--- Task item A ---
Reproduce the portion of the article on climate change and marine species that starts at "But due to a" and ends at "killed entire populations.".
--- Task item B ---
Name every threat to animals that the article on climate change and marine species mentions.
--- Task item C ---
Carry on the article on climate change and marine species from its final sentence.

Entire species may have already been wiped off the face of the Earth because of climate change, scientists believe.
But due to a lack of research – caused by minimal funding from governments – it may be some time before it becomes known which species, a CSIRO marine biologist says.
On the back of a study that criticised the lack of funding oceanic research has received, Australian marine biologist Elvira Poloczanska said climate change could have already killed entire populations.
“I think it’s possible … we haven’t even discovered all the animals in the ocean,” Dr Poloczanska said.
She said that compared to land animals, marine creatures responded to changes in climate more quickly, but research into ocean life was limited.
University of Queensland marine scientist Ove Hoegh-Guldberg said it would not be long until new species of animals would be discovered – after they have been wiped out.
“We know that they’re out there because we keep on discovering new species … that’s going to be one of the tragedies of our current pathway,” Professor Hoegh-Guldberg said.
“It’s a horrific thing to think about – an undiscovered gem disappears before we find it.
“But it’s already happening.”
Dr Poloczanska said more money from governments should be put into researching the animals they were trying to protect from commercial fishing and whaling.

--- Data provided ---

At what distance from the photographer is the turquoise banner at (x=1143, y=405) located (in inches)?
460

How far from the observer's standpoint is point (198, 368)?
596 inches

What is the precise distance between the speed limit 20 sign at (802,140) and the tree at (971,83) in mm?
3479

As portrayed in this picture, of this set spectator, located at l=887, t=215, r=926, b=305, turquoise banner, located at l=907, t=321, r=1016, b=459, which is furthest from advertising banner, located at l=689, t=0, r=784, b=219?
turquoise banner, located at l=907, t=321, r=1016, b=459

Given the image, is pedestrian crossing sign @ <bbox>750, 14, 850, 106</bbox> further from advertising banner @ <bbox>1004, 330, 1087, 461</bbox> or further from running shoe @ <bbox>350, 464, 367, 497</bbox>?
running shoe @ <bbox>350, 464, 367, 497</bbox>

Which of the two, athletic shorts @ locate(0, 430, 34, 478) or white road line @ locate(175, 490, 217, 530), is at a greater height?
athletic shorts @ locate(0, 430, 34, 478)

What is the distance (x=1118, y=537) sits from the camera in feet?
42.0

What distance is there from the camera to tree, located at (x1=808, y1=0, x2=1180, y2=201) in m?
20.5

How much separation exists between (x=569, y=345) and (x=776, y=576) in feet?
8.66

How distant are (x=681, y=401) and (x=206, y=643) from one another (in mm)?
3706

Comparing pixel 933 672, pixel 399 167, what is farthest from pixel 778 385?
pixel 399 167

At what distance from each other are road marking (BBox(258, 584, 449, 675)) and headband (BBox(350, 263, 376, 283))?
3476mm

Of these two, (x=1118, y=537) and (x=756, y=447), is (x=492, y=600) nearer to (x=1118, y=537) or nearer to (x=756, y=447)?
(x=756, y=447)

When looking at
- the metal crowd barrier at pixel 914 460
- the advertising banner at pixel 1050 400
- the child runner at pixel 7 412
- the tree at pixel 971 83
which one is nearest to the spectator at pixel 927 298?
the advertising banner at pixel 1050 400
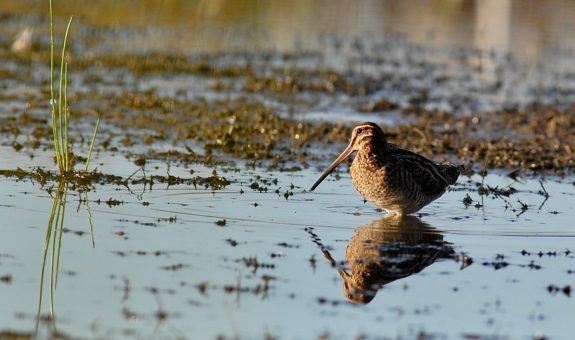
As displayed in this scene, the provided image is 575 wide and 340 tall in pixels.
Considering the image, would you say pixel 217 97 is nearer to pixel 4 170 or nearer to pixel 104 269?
pixel 4 170

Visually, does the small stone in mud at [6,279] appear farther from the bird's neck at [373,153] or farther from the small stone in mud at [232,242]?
the bird's neck at [373,153]

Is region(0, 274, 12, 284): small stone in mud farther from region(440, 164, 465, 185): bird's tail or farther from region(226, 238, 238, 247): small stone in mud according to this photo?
region(440, 164, 465, 185): bird's tail

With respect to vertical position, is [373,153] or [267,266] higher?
[373,153]

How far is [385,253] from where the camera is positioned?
7949mm

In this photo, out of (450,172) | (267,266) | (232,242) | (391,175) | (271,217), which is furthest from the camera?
(450,172)

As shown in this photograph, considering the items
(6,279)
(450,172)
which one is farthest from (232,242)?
(450,172)

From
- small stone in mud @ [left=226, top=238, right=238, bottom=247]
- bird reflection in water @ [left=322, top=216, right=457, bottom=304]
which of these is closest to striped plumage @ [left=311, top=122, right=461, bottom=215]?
bird reflection in water @ [left=322, top=216, right=457, bottom=304]

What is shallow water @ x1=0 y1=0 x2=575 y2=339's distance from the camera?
6.38 metres

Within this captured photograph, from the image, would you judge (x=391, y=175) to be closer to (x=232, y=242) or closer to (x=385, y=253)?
(x=385, y=253)

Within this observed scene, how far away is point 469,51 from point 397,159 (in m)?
11.4

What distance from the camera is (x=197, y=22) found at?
23.8 metres

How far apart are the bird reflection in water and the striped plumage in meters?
0.18

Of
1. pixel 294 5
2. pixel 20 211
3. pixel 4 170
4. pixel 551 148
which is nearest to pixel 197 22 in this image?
pixel 294 5

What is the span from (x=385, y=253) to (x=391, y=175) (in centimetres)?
139
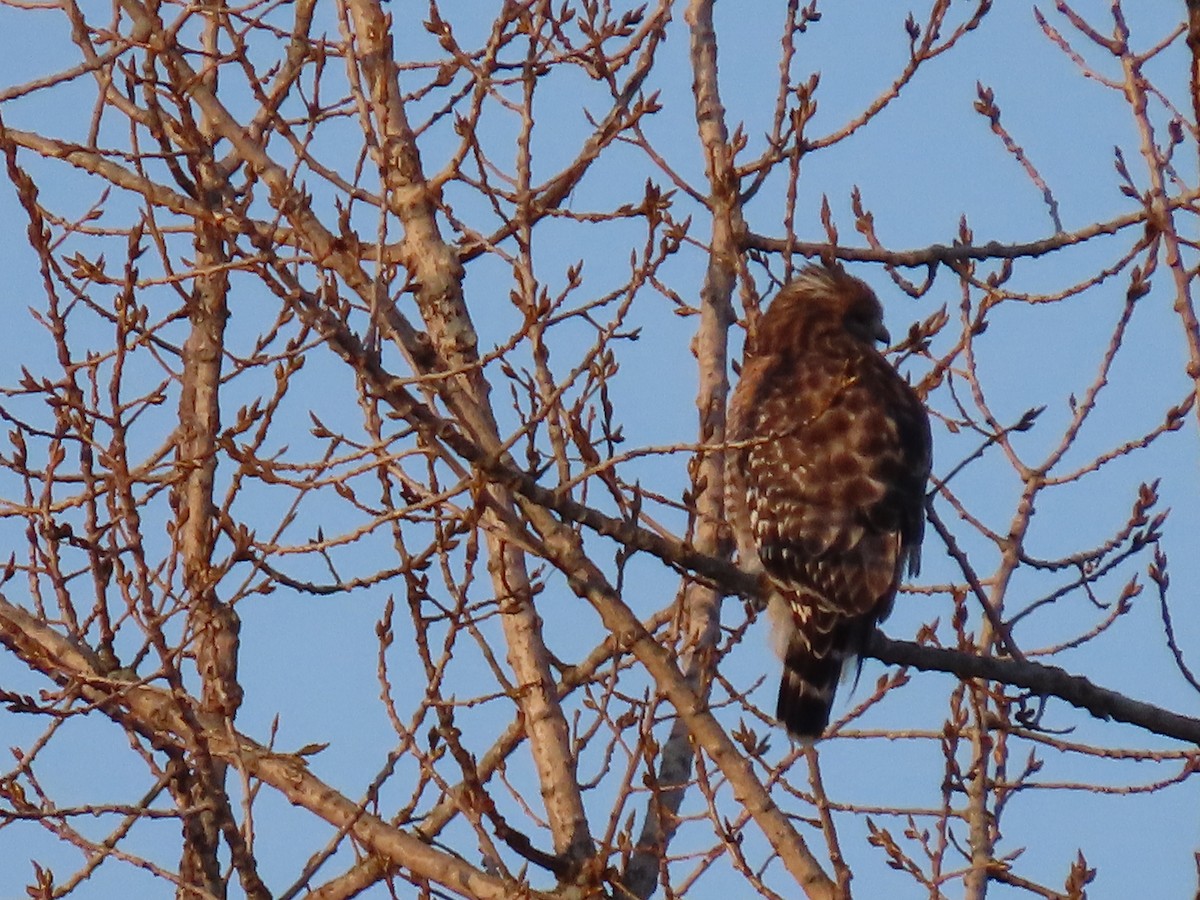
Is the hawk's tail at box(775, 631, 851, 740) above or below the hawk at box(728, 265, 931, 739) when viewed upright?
below

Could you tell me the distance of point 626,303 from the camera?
424 centimetres

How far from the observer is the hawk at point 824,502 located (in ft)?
18.3

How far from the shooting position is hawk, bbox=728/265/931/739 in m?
5.57

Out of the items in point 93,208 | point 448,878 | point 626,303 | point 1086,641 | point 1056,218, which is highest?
point 1056,218

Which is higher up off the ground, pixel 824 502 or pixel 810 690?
pixel 824 502

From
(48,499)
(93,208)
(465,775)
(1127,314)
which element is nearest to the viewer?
(465,775)

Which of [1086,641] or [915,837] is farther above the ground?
[1086,641]

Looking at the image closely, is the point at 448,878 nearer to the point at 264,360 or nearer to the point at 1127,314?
the point at 264,360

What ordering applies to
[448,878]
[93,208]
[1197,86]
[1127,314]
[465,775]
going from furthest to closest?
1. [93,208]
2. [1127,314]
3. [448,878]
4. [465,775]
5. [1197,86]

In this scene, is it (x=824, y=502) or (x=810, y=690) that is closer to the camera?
Result: (x=810, y=690)

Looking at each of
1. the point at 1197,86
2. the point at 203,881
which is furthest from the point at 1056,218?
the point at 203,881

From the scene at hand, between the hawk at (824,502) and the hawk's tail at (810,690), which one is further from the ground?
the hawk at (824,502)

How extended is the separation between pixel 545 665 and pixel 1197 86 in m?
2.23

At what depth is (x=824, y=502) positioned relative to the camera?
5.87m
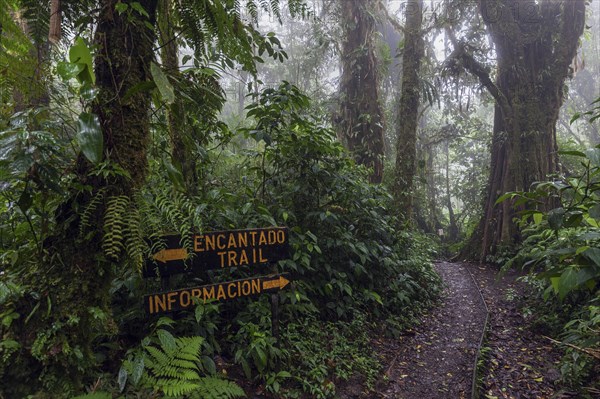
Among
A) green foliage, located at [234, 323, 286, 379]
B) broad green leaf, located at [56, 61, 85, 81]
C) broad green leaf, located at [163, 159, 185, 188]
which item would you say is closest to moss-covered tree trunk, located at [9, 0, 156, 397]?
broad green leaf, located at [163, 159, 185, 188]

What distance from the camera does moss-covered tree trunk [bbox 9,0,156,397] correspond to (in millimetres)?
2207

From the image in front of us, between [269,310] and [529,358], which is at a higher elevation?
[269,310]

--- Task answer A ---
But due to a lack of research – caused by minimal funding from governments – it may be some time before it becomes known which species, a CSIRO marine biologist says.
On the back of a study that criticised the lack of funding oceanic research has received, Australian marine biologist Elvira Poloczanska said climate change could have already killed entire populations.

--- Task answer B ---
Climate change, commercial fishing, whaling

--- Task answer C ---
“Certain issues are (prioritised) higher than others … a lot of people are concerned about whaling and illegal fishing.”
But she said the cost of marine research was very high and it was much cheaper to study land-based animals than ocean-dwellers.
University of Adelaide marine biologist Bayden Russell said it was difficult for politicians to decide whether research into a particular animal was worthwhile.
“I don’t think it’s a conscious effort to ignore marine research,” Dr Russell said.
A paper co-authored by Dr Poloczanska, which appeared in the latest edition of the American Association for the Advancement of Science’s journal Science, found only a small percentage of research mentioned in the Intergovernmental Panel on Climate Change’s Fourth Assessment Report addressed the marine environment.
But of those mentions, 99 per cent contained evidence of direct intervention of climate change into marine habitats.